10日付けの中国政府系ネットGlobal Times(環球時報)は香港の明報新聞の記事を引用しながら、中央統一戦線工作部の指導の下、今月中に海外に住むチベット人を対象にした事務所を新設することを明らかにした*。
(なぜ、直接の発表ではなく、香港の新聞を引用した形の発表なのかはなぞ)

既に中国の他の各州や自治区は海外に住む地元中国人の世話をする事務所があるのに、チベット自治区はそのような事務所を設けていなかったので、チベット自治区が主体となり、そのような連絡と福祉を主な業務とする事務所を新設するのだという。

記事の中では中央民族大学の民族学教授Xiong Kunxinの話を引用し「そのような組織は海外のチベット人を助け、統一戦線の仕事に役立つであろう」という。

また、Xiong は「過去、若いチベット人がダライ・ラマに会えるという期待の下に中国を離れても、実際には彼に会う事もできず、苦しい状況に陥るということがあった。そのようなチベット人は再び中国に帰りたいと思いながらも、金が無かったり、帰れば逮捕されるのではないかと心配している。もしも、新しい事務所が彼らの親戚と連絡を取り、帰国を支援することができれば、このような問題を解決できるであろう」と言う。

明報によれば、2009年を境に中国は海外にいるチベット人たちへの見方を変え始めたという。そして、チベットの新年に外国にいるチベット人をパーティーに招待し愛国的教育を施し始めているという。

「政府のこの新政策は必ず海外のチベット人を導き、影響を与えることができる。帰国したチベット人たちは、再び外国に言った時、自らの経験を周りのチベット人たちに話し、それを聞いたチベット人たちがさらに帰国するであろう」と。
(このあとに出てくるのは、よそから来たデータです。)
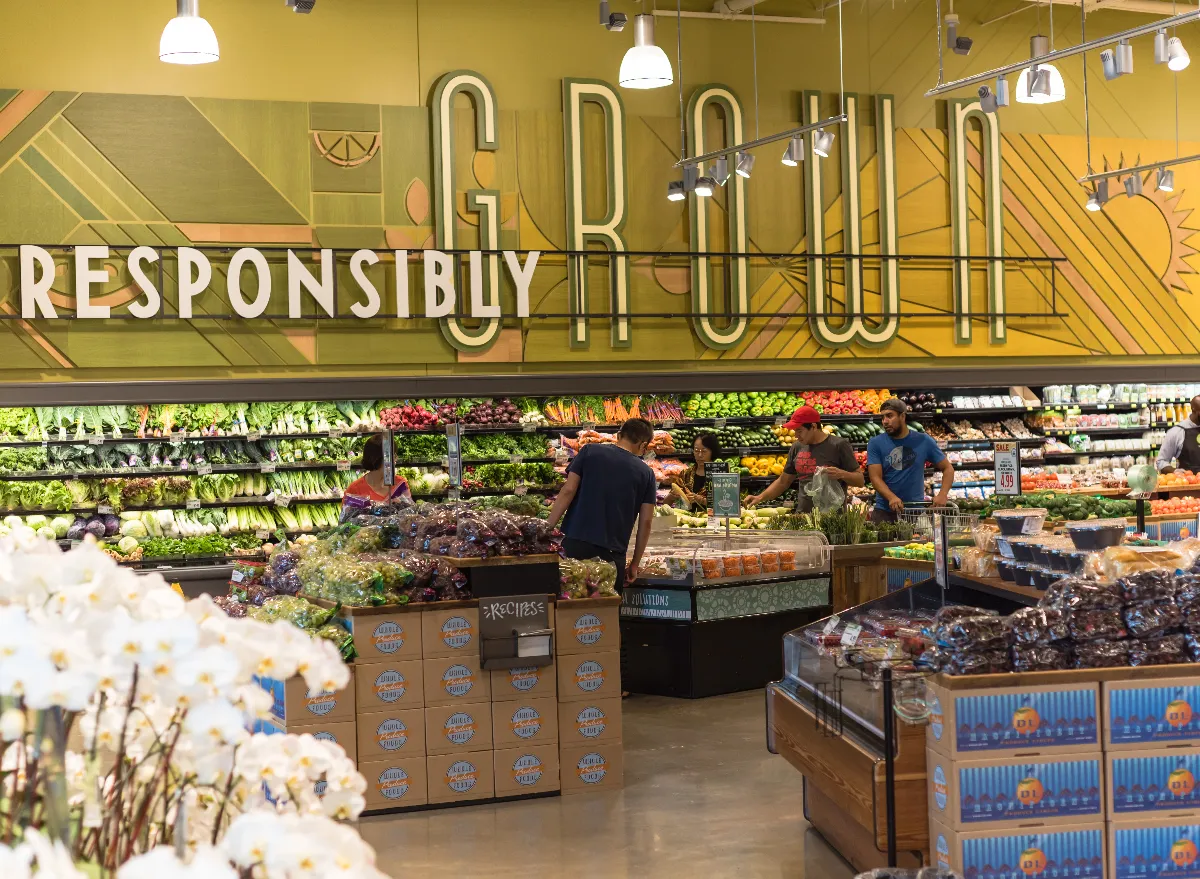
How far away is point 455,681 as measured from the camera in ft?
17.8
実際、インドに亡命した後、再びチベットに帰ったチベット人が期間の差はあれ拘留され、厳しい尋問を受けたという話は幾らでもある。今年カーラチャクラ法要に参加した数千人が帰国後拘留され、長期間再教育を受けさせられた。最近では帰ったチベット人をネパールに追い返すという事も起きている。一方でそのようなことをやりながら、「どうぞ帰ってきてくれ、手助けしよう」と言われても、それを真に受けてその事務所に行くチベット人がいるであろうか。結局、難民社会の情報収集が目的としか思えない。

また、教授が言う「ダライ・ラマに会えず、生活に苦しむ」という人がいるのか?国境を越えた後ネパールの一時収容所に収容されたならば、その人たちは必ずダライ・ラマ法王に会う事ができる。スパイ等と疑われた人以外は例外なく謁見できる。また、生活に困れば、相談に行く場所もちゃんとある。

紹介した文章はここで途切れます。